Texte à lire ->
Nous affirmons dès le départ qu’il ne peut y avoir de démocratie dans un pays si ci celle-ci n’est pas ancrée à sa réalité historique, sociale et culturelle. Nous affirmons d’autre part, que les formes d’institutions proposées comme modèles, aujourd’hui, ne constituent pas des garanties absolues de Démocratie.
 
D’ailleurs, dans les pays que l’on donne en référence, jamais le peuple n’a été aussi écarté du pouvoir qu’il ne l’est aujourd’hui. C’est la raison pour laquelle nous estimons que la démocratie véritable reste encore à construire.
 
Quand on parle de pays démocratiques, on entend généralement, pays où l’on peut s’exprimer librement, circuler librement et désigner ses dirigeants. En réalité, ces droits y restent souvent théoriques et sont rendus caduques par l’absence de moyens économiques et financiers pour les exercer. De notre point de vue, on ne peut qualifier de démocratique un pays où les droits économiques et sociaux ne sont pas effectivement respectés. La démocratie véritable devrait se manifester par la possibilité effective pour chaque personne d’exercer son droit au travail, au logement, à l’alimentation, à la santé, à l’éducation et à la culture. Il ne suffit pas que ces droits soient inscrits dans une constitution pour déclarer qu’un régime est démocratique.
 
Pour le citoyen, c’est, en premier lieu, la possibilité de travailler qui ouvre l’accès à la liberté. Le droit au travail n’étant pas respecté, les chômeurs ne peuvent bénéficier de la « démocratie ». D’ailleurs, tout ce qui est présenté comme politique d’assistance sociale est souvent un substitut qui confirme l’absence de démocratie. Car précisément, la démocratie ne peut se concevoir sans le partage des richesses. Et le moins que l’on puisse dire, c’est que les pays occidentaux n’ont jamais admis ce partage. La plus-value est considérée d’emblée comme propriété des investisseurs. Ce sont ces derniers qui, pour l’essentiel, décident de la part à concéder aux salariés ou au réinvestissement
 
Le caractère démocratique d’une société serait-il, alors, garanti par la tenue d’élections ? Des éléments de réponses ont été donnés dans les précédentes interventions ; mais deux exemples contribueront à nous éclairer.
 
- Dans le système de démocratie représentative de la France, le peuple a voté non au référendum sur la constitution européenne de Maastricht. Le gouvernement, utilisant des moyens détournés, a pourtant pu ratifier celle-ci.

Matériel d'étude ->
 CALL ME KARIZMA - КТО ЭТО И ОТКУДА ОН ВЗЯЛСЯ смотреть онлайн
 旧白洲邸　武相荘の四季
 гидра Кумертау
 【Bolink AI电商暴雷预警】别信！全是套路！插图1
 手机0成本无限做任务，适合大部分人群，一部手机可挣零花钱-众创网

--

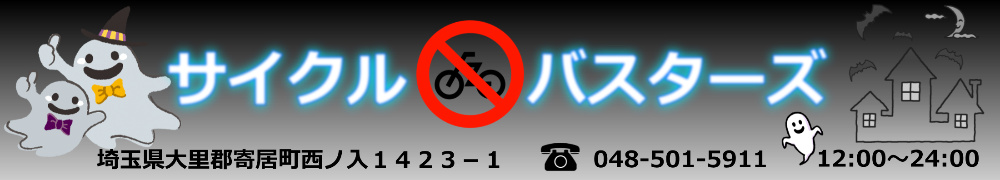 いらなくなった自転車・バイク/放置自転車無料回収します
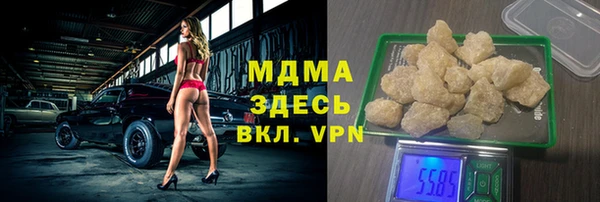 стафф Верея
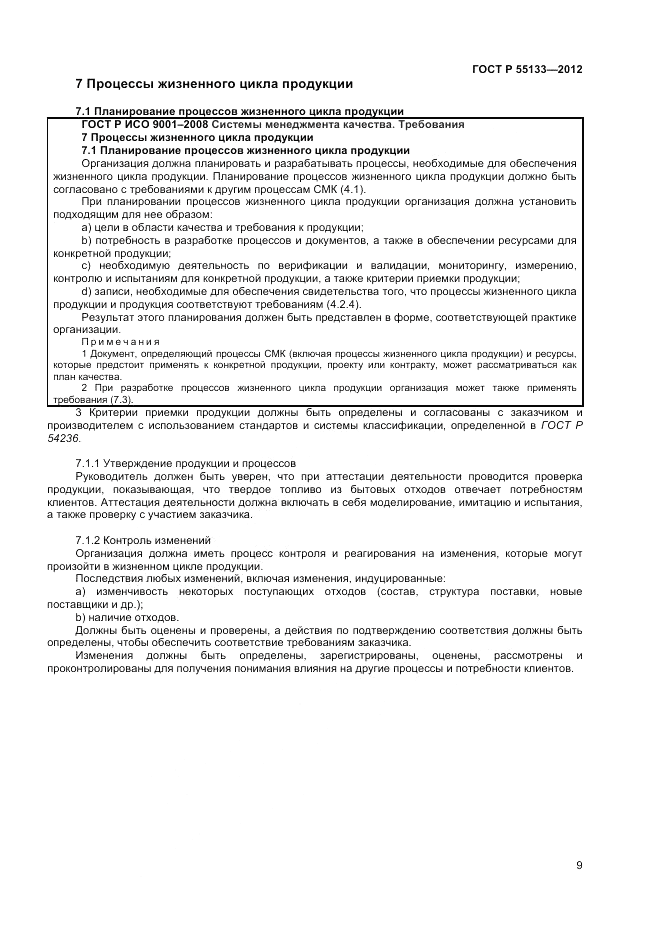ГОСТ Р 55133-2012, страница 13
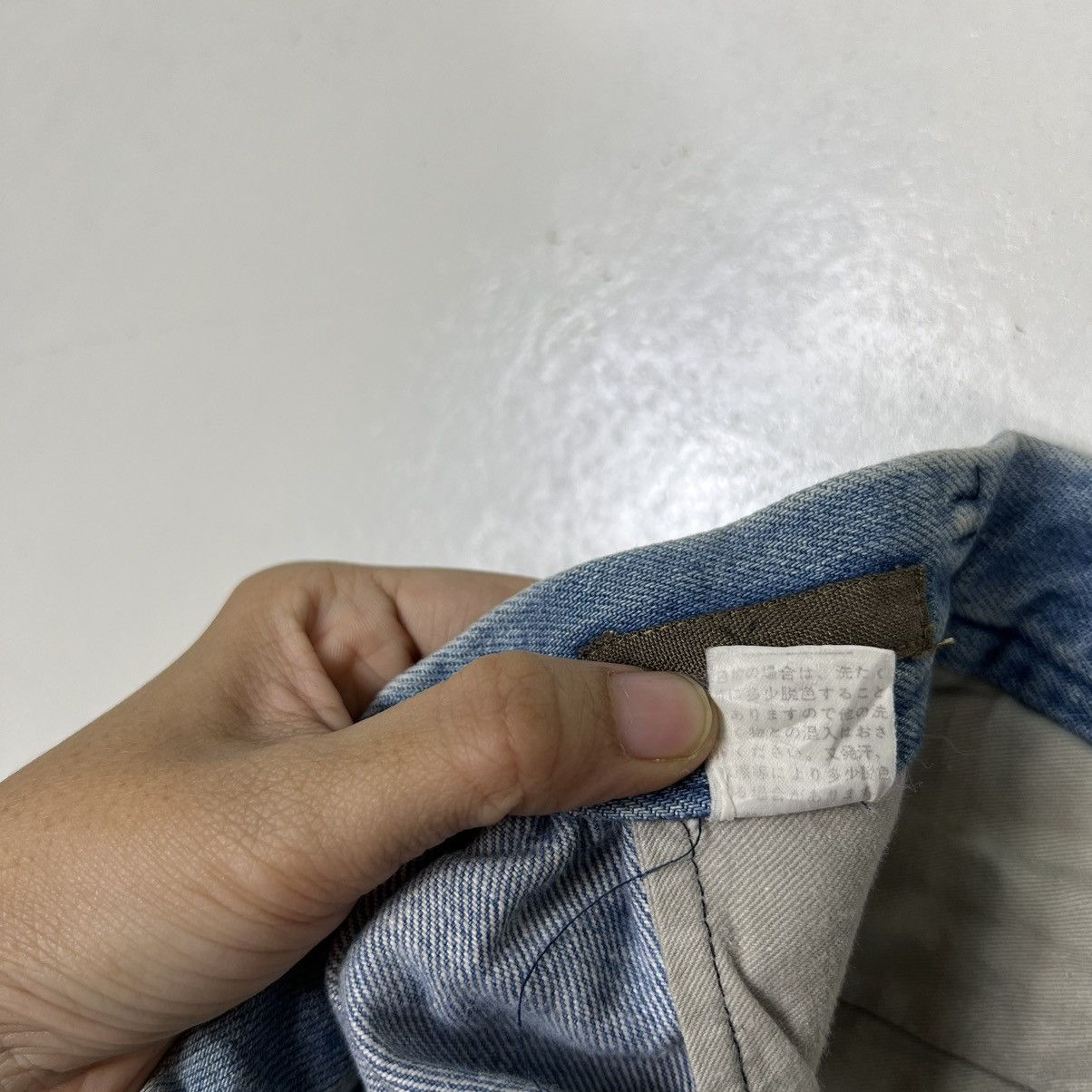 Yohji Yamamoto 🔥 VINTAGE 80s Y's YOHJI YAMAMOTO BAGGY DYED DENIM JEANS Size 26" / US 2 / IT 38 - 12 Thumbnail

Exercice 1 ->
Répondez à ces questions d'après le texte sur la démocratie.
(a) Quand on parle de pays démocratiques, qu'entend-on en général ?
(b) Pour le citoyen, qu'est-ce qui ouvre d'abord l'accès à la liberté ?
(c) À qui la plus-value est-elle considérée d'emblée comme appartenant ?
Exercice 2 ->
Reproduisez le passage du texte sur la démocratie qui commence par « Le caractère démocratique » et va jusqu'à « à nous éclairer. ».

Réponse 1 ->
(a) Des pays où l'on peut s'exprimer librement, circuler librement et désigner ses dirigeants.
(b) La possibilité de travailler.
(c) Aux investisseurs.

Réponse 2 ->
Le caractère démocratique d’une société serait-il, alors, garanti par la tenue d’élections ? Des éléments de réponses ont été donnés dans les précédentes interventions ; mais deux exemples contribueront à nous éclairer.